### Set task
Locate the line that contains "Viewing the scene". Print it and every subsequent line through the final line of the records, exactly and only those.

### Information supplied
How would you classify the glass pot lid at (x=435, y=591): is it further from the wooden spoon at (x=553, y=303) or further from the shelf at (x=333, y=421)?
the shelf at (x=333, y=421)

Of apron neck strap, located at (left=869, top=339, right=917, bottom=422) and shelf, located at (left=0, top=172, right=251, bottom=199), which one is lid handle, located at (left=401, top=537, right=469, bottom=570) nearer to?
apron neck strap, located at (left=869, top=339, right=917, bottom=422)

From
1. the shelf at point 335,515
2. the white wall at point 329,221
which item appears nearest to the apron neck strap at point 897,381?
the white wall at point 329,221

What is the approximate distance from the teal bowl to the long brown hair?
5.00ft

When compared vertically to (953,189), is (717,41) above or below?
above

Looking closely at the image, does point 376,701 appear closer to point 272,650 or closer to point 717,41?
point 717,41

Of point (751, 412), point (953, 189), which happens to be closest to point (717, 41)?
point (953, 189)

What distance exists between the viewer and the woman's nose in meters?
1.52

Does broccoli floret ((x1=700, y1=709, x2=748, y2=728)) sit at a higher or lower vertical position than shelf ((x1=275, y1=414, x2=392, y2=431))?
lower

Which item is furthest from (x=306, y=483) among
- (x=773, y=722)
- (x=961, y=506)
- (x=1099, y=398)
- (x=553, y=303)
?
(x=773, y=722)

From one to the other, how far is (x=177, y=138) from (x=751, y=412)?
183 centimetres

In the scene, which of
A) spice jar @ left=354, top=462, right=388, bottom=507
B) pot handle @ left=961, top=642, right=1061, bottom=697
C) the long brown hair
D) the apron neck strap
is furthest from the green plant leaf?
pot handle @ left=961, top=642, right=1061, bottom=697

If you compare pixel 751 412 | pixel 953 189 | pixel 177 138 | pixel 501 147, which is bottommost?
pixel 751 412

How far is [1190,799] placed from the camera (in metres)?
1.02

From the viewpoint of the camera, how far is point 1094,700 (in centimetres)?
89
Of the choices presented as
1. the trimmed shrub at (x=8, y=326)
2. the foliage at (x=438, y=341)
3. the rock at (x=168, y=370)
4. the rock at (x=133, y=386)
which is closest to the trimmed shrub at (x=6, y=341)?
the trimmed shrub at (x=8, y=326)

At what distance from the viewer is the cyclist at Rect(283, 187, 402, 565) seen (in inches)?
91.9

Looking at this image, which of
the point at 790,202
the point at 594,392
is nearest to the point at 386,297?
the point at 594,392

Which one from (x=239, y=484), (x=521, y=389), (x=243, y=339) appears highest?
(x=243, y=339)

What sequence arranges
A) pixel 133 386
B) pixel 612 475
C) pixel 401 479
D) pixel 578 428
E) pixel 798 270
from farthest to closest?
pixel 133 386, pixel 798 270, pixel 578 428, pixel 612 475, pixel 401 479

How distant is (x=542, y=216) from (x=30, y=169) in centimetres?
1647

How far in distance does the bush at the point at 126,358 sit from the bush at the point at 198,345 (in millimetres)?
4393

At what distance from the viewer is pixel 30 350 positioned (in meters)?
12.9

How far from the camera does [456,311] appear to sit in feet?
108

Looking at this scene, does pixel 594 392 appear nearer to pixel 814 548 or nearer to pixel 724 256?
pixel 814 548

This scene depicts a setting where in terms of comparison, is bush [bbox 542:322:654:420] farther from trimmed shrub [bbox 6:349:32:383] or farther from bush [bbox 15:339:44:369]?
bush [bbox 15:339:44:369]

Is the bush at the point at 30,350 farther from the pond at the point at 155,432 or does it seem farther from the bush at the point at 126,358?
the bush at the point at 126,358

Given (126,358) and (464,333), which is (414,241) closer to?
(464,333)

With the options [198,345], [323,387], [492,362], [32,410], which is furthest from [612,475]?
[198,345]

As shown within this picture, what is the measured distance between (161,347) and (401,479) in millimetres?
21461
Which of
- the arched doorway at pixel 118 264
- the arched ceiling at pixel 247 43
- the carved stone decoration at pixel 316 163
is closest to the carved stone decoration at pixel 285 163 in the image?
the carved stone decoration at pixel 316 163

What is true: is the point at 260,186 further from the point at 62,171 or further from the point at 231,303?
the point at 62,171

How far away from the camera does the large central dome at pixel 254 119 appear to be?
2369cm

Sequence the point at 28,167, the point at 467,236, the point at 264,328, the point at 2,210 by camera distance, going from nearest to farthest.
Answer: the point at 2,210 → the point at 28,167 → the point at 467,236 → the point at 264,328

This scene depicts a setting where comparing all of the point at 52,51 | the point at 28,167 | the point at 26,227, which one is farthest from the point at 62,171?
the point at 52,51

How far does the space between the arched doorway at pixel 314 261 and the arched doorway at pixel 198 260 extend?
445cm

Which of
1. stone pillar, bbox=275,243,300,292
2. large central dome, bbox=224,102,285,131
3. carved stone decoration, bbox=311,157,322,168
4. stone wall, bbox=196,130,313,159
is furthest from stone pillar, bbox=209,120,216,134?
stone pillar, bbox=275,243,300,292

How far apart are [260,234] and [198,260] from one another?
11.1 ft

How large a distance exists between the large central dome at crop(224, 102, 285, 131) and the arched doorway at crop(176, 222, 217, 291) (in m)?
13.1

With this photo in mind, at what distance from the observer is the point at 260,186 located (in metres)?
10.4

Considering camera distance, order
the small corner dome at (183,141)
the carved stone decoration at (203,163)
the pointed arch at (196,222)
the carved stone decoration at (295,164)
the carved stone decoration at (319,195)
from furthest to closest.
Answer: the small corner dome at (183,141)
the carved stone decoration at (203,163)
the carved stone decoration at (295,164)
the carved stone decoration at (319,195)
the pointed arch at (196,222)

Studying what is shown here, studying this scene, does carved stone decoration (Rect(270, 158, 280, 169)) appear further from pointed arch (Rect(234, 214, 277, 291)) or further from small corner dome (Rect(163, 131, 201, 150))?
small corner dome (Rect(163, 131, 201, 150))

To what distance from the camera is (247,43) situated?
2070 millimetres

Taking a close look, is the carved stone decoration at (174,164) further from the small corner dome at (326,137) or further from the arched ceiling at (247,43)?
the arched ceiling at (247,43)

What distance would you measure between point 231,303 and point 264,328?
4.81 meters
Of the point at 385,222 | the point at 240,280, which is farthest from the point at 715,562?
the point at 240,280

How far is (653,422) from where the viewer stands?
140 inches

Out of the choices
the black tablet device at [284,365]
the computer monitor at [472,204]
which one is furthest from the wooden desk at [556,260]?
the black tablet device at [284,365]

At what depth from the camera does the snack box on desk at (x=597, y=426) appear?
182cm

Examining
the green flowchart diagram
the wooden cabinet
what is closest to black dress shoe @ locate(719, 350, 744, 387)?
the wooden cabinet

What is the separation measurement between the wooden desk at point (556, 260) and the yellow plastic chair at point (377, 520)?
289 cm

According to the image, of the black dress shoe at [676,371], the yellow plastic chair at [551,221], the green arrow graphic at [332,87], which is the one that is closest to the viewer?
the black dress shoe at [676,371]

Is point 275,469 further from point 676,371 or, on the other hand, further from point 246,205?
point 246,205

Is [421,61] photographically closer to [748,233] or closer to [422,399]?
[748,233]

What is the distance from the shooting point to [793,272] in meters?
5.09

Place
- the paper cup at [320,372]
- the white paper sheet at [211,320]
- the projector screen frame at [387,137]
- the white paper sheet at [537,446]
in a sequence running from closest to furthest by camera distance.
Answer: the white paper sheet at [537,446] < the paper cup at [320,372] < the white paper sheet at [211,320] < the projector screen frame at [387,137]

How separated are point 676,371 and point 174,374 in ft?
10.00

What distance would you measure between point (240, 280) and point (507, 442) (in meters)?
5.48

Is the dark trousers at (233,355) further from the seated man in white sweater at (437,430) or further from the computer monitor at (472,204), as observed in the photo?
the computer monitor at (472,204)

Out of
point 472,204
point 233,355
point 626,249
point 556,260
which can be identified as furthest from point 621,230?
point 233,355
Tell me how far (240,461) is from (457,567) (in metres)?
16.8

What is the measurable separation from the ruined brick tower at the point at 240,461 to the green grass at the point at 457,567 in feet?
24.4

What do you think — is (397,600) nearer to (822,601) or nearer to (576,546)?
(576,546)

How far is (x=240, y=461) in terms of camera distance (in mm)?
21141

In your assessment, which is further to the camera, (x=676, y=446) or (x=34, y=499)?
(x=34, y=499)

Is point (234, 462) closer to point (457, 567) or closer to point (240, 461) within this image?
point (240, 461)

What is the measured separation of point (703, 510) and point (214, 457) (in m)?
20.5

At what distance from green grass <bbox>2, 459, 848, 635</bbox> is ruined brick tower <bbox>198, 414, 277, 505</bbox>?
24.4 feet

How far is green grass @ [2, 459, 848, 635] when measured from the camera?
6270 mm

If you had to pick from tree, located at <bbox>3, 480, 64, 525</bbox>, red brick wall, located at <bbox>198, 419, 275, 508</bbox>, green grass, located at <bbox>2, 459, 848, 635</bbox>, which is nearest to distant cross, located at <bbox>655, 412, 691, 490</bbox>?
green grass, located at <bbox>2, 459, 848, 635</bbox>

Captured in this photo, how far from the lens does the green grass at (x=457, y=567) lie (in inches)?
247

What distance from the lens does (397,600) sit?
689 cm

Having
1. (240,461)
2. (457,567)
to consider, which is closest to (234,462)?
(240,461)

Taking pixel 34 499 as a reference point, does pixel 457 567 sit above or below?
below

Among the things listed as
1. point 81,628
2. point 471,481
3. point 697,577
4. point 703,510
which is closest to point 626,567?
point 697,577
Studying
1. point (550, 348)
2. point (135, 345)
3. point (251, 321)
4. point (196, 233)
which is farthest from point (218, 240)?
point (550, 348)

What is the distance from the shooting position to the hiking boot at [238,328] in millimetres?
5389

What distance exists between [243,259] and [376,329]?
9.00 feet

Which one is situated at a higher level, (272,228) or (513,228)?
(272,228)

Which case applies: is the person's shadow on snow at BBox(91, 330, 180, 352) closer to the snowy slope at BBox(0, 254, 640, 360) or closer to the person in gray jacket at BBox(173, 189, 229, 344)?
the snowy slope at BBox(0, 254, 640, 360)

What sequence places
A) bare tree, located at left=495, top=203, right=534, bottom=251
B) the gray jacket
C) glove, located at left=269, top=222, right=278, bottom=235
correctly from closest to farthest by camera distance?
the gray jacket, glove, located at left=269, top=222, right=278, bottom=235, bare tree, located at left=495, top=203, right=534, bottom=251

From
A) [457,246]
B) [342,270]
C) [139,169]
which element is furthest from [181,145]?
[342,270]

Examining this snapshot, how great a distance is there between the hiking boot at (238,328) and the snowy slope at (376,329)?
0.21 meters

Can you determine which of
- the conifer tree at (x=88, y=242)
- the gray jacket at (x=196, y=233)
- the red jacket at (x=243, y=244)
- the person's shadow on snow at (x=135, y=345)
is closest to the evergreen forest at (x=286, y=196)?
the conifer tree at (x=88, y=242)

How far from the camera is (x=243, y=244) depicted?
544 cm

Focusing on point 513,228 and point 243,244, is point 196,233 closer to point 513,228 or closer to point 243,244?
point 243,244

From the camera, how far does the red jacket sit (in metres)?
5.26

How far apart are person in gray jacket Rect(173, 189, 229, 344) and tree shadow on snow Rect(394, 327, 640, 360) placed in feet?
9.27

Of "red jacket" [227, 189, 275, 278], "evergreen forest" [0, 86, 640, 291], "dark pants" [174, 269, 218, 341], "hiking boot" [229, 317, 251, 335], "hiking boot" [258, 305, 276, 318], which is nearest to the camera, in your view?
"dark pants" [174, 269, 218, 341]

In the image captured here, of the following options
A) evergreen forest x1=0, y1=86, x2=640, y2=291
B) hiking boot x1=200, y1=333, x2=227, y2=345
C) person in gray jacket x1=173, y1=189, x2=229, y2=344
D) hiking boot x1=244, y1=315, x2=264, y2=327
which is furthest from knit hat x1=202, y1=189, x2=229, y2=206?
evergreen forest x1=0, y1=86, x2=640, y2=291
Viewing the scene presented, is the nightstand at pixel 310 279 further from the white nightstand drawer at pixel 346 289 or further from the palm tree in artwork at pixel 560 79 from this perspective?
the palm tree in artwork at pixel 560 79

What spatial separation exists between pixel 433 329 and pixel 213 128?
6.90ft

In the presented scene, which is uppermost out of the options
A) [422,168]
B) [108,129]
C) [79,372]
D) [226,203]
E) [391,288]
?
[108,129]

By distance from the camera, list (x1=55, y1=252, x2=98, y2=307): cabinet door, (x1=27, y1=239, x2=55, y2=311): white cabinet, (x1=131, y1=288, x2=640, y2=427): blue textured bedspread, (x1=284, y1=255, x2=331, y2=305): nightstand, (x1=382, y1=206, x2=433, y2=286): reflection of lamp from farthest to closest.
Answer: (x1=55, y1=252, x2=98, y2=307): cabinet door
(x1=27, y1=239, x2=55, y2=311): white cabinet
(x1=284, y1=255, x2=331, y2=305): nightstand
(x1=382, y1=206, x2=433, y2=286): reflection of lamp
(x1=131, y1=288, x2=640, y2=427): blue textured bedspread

### Solution below
Viewing the scene presented, is the nightstand at pixel 310 279 further from the white nightstand drawer at pixel 346 289 or further from the palm tree in artwork at pixel 560 79 from this perspective?
the palm tree in artwork at pixel 560 79

What spatial separation exists between pixel 433 329 and pixel 213 128?
6.90ft

In the presented scene, which is uppermost out of the options
A) [422,168]
B) [108,129]
C) [79,372]
D) [226,203]
E) [391,288]
?
[108,129]

By distance from the camera, list (x1=55, y1=252, x2=98, y2=307): cabinet door, (x1=27, y1=239, x2=55, y2=311): white cabinet, (x1=131, y1=288, x2=640, y2=427): blue textured bedspread, (x1=284, y1=255, x2=331, y2=305): nightstand, (x1=382, y1=206, x2=433, y2=286): reflection of lamp from farthest to closest.
Answer: (x1=55, y1=252, x2=98, y2=307): cabinet door
(x1=27, y1=239, x2=55, y2=311): white cabinet
(x1=284, y1=255, x2=331, y2=305): nightstand
(x1=382, y1=206, x2=433, y2=286): reflection of lamp
(x1=131, y1=288, x2=640, y2=427): blue textured bedspread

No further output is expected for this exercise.